Les habitants palestiniens de Sheikh Jarrah ont eu très peu de raisons de se réjouir ces dernières années. Les mauvaises nouvelles ont continué à tomber en une série de coups consécutifs : une autre famille se voit signifier un avis d’expulsion ; un autre juge statue contre elle ; les colons ou la ville soumettent un autre plan de construction au profit des résidents juifs ; la police invente un nouveau moyen de disperser les protestations.
Lundi soir, le quartier de Jérusalem-Est a semblé différent pendant un instant, rempli de sourires, d’accolades et d’un sentiment de soulagement. Les habitants ont chanté et célébré avec des drapeaux palestiniens. Quelqu’un a distribué des baklavas, un autre a apporté un haut-parleur.
La bataille pour Sheikh Jarrah a été un long et épuisant conflit mené sur plusieurs fronts : les tribunaux, l’arène publique et diplomatique, et dans la rue contre les activistes de droite et la police.
Lundi, Sheikh Jarrah a bénéficié d’un léger répit. Mais ce répit ne profite pas seulement à Sheikh Jarrah. Avec la décision essentiellement technique du juge Gad Arenberg du tribunal de première instance de Jérusalem, c’est tout Jérusalem qui a obtenu un répit. On pouvait presque entendre le soupir de soulagement collectif des policiers de toute la ville, qui s’étaient préparés à une nouvelle série de violences et d’affrontements.
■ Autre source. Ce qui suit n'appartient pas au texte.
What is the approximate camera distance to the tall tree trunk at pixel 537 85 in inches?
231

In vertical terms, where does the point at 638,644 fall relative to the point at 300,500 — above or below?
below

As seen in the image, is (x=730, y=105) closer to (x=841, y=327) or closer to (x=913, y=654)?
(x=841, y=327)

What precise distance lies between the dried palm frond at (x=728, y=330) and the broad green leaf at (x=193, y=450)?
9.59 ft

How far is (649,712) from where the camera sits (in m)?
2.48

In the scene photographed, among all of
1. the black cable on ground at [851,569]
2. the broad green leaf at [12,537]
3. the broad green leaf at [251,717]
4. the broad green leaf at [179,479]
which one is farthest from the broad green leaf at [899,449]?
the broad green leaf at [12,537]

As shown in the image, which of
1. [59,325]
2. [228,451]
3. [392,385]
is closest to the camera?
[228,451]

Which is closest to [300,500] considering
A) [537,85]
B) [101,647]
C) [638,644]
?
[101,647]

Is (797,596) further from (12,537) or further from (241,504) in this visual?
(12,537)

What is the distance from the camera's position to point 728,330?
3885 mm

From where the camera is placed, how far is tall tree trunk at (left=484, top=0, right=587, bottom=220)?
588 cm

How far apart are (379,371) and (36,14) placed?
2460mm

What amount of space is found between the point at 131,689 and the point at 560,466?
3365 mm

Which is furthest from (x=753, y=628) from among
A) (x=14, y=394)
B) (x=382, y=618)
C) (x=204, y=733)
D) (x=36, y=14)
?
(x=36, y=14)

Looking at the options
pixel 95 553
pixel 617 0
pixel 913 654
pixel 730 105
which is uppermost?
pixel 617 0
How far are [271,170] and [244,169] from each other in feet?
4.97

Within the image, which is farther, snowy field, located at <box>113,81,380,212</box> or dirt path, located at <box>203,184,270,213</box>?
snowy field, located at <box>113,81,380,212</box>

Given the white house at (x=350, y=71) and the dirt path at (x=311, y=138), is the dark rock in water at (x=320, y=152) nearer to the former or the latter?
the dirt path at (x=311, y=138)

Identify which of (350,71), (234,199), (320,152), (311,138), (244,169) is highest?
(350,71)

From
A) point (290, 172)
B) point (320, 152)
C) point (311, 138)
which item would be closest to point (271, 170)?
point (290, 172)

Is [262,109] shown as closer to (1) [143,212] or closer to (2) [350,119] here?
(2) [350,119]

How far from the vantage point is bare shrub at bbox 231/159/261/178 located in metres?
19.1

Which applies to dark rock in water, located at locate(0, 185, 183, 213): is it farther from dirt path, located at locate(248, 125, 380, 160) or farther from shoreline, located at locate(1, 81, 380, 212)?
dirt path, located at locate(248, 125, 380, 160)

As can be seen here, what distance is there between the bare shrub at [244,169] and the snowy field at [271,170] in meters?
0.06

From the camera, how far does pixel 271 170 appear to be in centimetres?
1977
Le compte à rebours pour l’expulsion de la famille Salem devait commencer dans huit jours. De manière inquiétante, leur expulsion devait coïncider avec le mois sacré du Ramadan, qui commence début avril. Le Ramadan 2022 ressemblait beaucoup au Ramadan 2021.
De nouveau, des menaces d’expulsion ont été proférées à Sheikh Jarrah, de nouveau le législateur d’extrême droite Itamar Ben Gvir est arrivé dans le quartier pour semer le trouble, de nouveau le Hamas a proféré des menaces, et de nouveau les fêtes juives et musulmanes se sont alignées (l’année dernière, le ramadan a coïncidé avec le jour de l’indépendance, cette année avec la Pâque).
Tous les ingrédients d’un conflit avaient été versés dans le bol et n’attendaient que d’être remués. Au cours des dernières semaines, tous ceux qui connaissent un tant soit peu Jérusalem, à l’est comme à l’ouest, ont déploré l’arrivée du Ramadan et le risque d’une explosion de violence.
Si tout se passe comme prévu, la décision de lundi retardera l’expulsion au moins jusqu’après le Ramadan. Au moins un élément de tension a été supprimé. La police ayant annoncé qu’elle n’érigerait pas de postes de contrôle sur la place de la porte de Damas, comme elle l’avait fait l’année dernière, on peut espérer que Jérusalem a été épargnée d’un nouvel épisode de violence. Pour la Jérusalem de ces dernières années, cela ne va pas de soi.
Cependant, il est encore trop tôt pour se réjouir. À Jérusalem, selon la loi de Murphy, tout ce qui peut mal tourner tournera mal, et les motifs d’inquiétude sont nombreux. Le bureau parlementaire improvisé mis en place par Ben Gvir est une bombe qui n’a pas encore été désamorcée. Le bureau est toujours debout et la police a créé une sorte de zone stérile autour de lui, ne permettant l’entrée qu’aux résidents locaux, aux membres de la Knesset et aux journalistes.
Près du checkpoint, les frictions sont constantes entre les militants juifs de droite, les Palestiniens et la police. La situation pourrait se détériorer en un clin d’œil, et tout incident faisant des victimes pourrait la changer radicalement.
L’autre jour encore, des policiers ont été filmés en train de traîner de force Muhammad Ejloni, un jeune homme de 22 ans atteint de trisomie 21, qui comprenait à peine ce que les agents voulaient de lui. De l’autre côté de la vieille ville, dans les quartiers de Jabal Mukkaber et de Silwan, la tension monte rapidement alors que la ville prévoit de détruire des dizaines de structures construites sans permis. Sheikh Jarrah attend toujours la décision de la Cour suprême concernant l’expulsion de trois autres familles.
Personne n’a vidé le baril de poudre, mais l’allumette a été retirée de la scène, pour le moment. Nous la prenons.